■ **ACTIVITY**: Carry on the text about analyzing IQAir PM2.5 data in R, picking up right after its final line.

(TEXT FOR ANALYSIS begins)

Air Quality Presentation

Author

Yalaguresh G and Bangali Vikas

Introduction

  • Air quality analysis using IQAir dataset
  • 100 cities across years (2017–2025)
  • Focus on PM2.5 pollution

Dataset

  • Source: IQAir
  • Variables:
    • City
    • Country
    • PM2.5 values
  • Multi-year dataset

Objective

  • Analyze pollution trends
  • Compare cities
  • Visualize using ggplot2

Load Data

library(readxl)
library(dplyr)

Attaching package: 'dplyr'
The following objects are masked from 'package:stats':

    filter, lag
The following objects are masked from 'package:base':

    intersect, setdiff, setequal, union
library(tidyr)
library(ggplot2)

# Load dataset
data <- read_excel("C:/Users/Yalaguresh/Downloads/air_quality_100.xlsx")

# Convert to long format
data_long <- data %>%
  pivot_longer(
    cols = `2017`:`2025`,
    names_to = "Year",
    values_to = "PM25"
  )

data_long$Year <- as.numeric(data_long$Year)

PM2.5 Distribution

ggplot(data, aes(x=`2025`)) +
  geom_histogram(binwidth=10, fill="red") +
  labs(title="PM2.5 Distribution (2025)")

Top Polluted Cities

top10 <- data %>%
  arrange(desc(`2025`)) %>%
  slice(1:10)

(TEXT FOR ANALYSIS ends)
(DATA SHOWN begins)

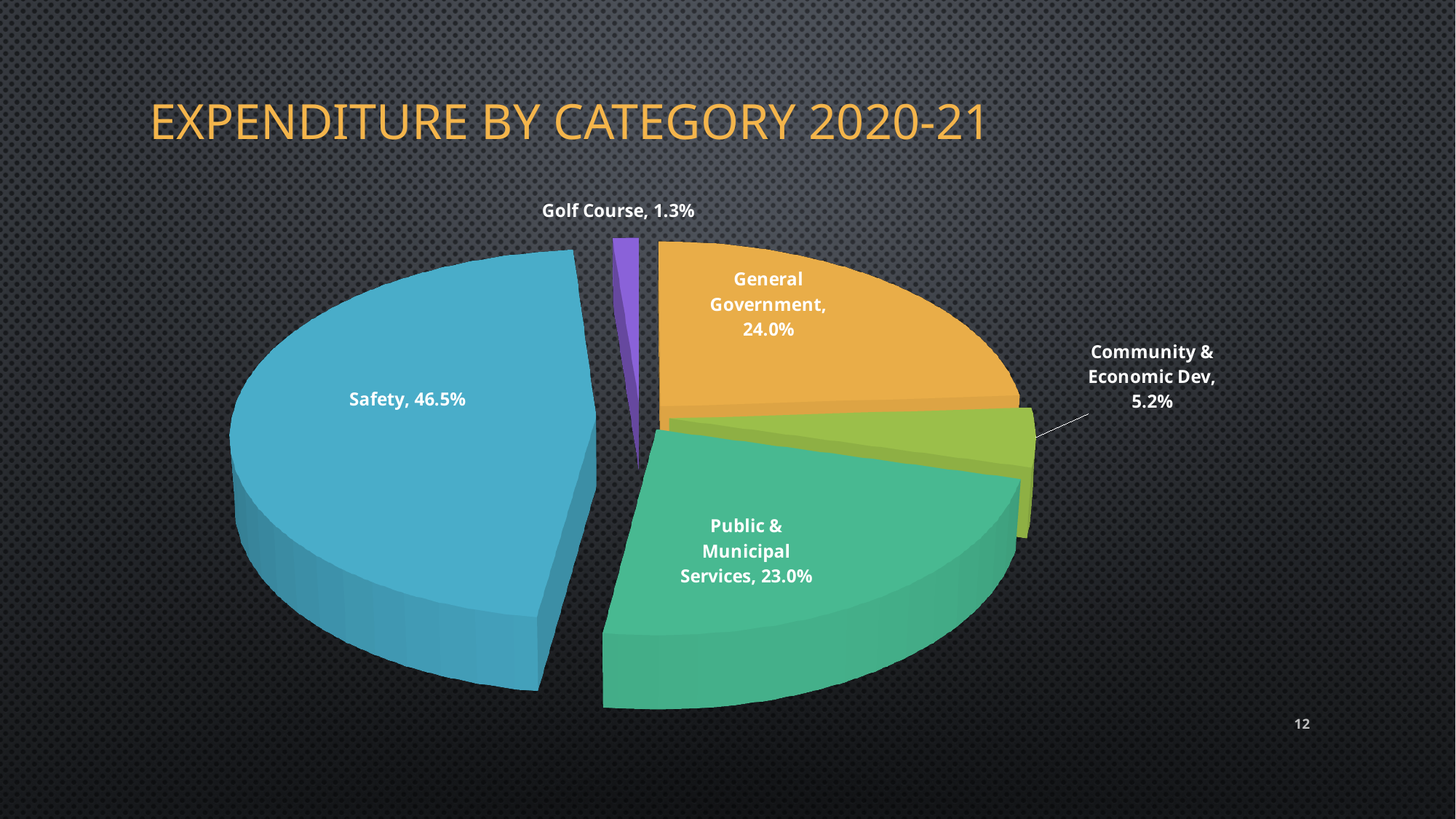
What share of expenditure goes to Safety? 46.5% What kind of chart is shown on the slide? Pie chart What percentage of expenditure is for General Government? 24.0% What is the title of the chart? Expenditure by Category 2020-21 What share does Public & Municipal Services have? 23.0% What is the percentage for Community & Economic Dev? 5.2% Which category has the largest share of expenditure? Safety What share of expenditure is for the Golf Course? 1.3% How many percentage points larger is Safety than General Government? 22.5 Which is larger, General Government or Public & Municipal Services? General Government Which category has the smallest share of expenditure? Golf Course How many categories are shown in the pie chart? 5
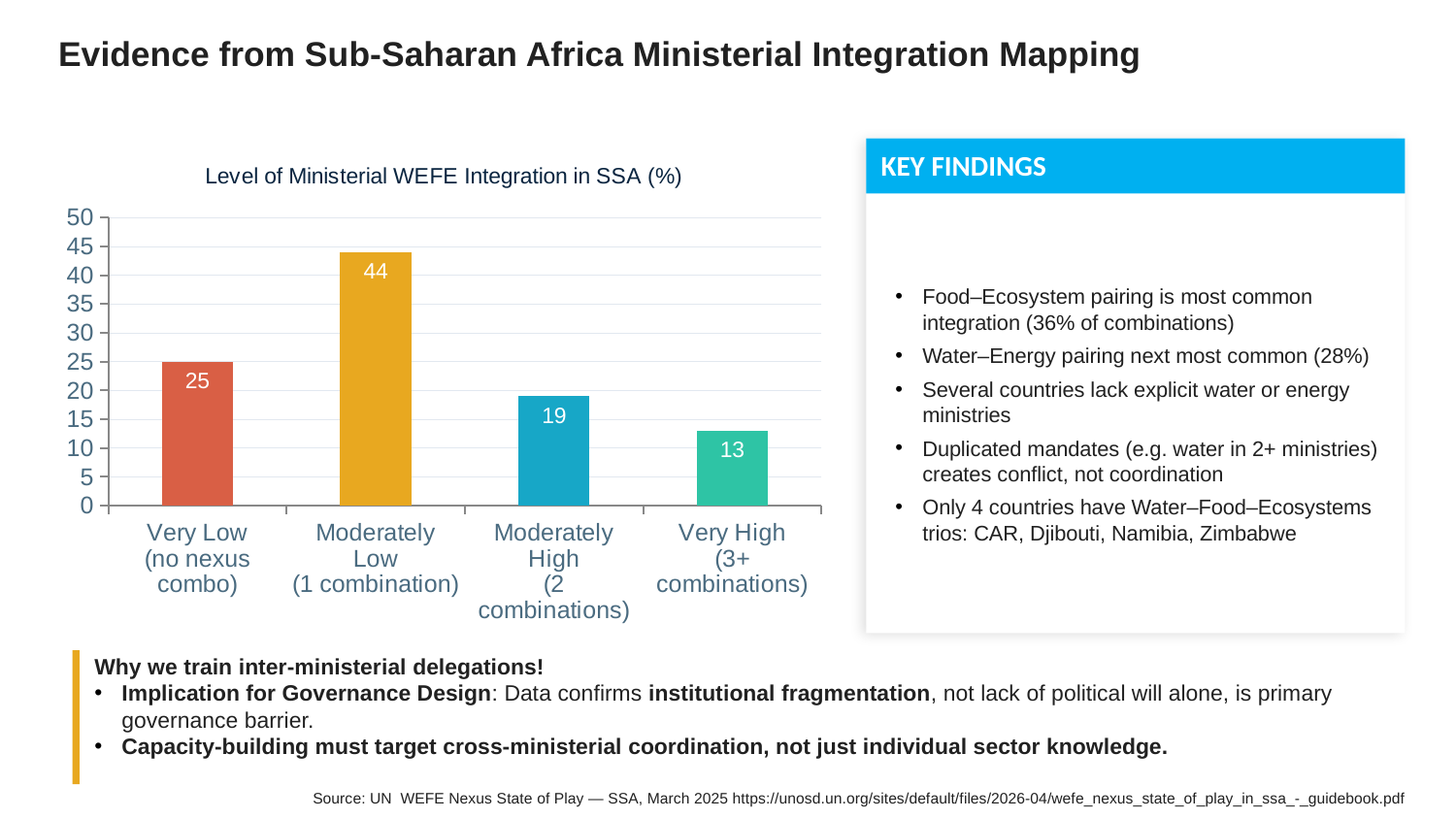
What is the title of the chart? Level of Ministerial WEFE Integration in SSA (%) What is the value for Very Low (no nexus combo)? 25 What is the value for Very High (3+ combinations)? 13 What kind of chart is shown? bar chart Is the value for Moderately High greater or less than 20? less Which is larger, the value for Very Low or the value for Moderately High? Very Low What colour is the bar for Moderately Low (1 combination)? yellow What is the difference between the values for Moderately Low and Moderately High? 25 Which category has the highest value? Moderately Low (1 combination) What is the value for Moderately Low (1 combination)? 44 How many categories are shown on the x axis? 4 Which category has the lowest value? Very High (3+ combinations)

(DATA SHOWN ends)

■ **OUTPUT FOR THIS EXERCISE**:
ggplot(top10, aes(x=reorder(City, `2025`), y=`2025`)) +
  geom_bar(stat="identity", fill="blue") +
  coord_flip() +
  labs(title="Top 10 Polluted Cities")

Time-Series Trend

selected <- data_long %>%
  filter(City %in% c("Delhi", "Lahore", "Hotan", "Loni"))

ggplot(selected, aes(x=Year, y=PM25, color=City, group=City)) +
  geom_line(size=1.2) +
  geom_point()
Warning: Using `size` aesthetic for lines was deprecated in ggplot2 3.4.0.
ℹ Please use `linewidth` instead.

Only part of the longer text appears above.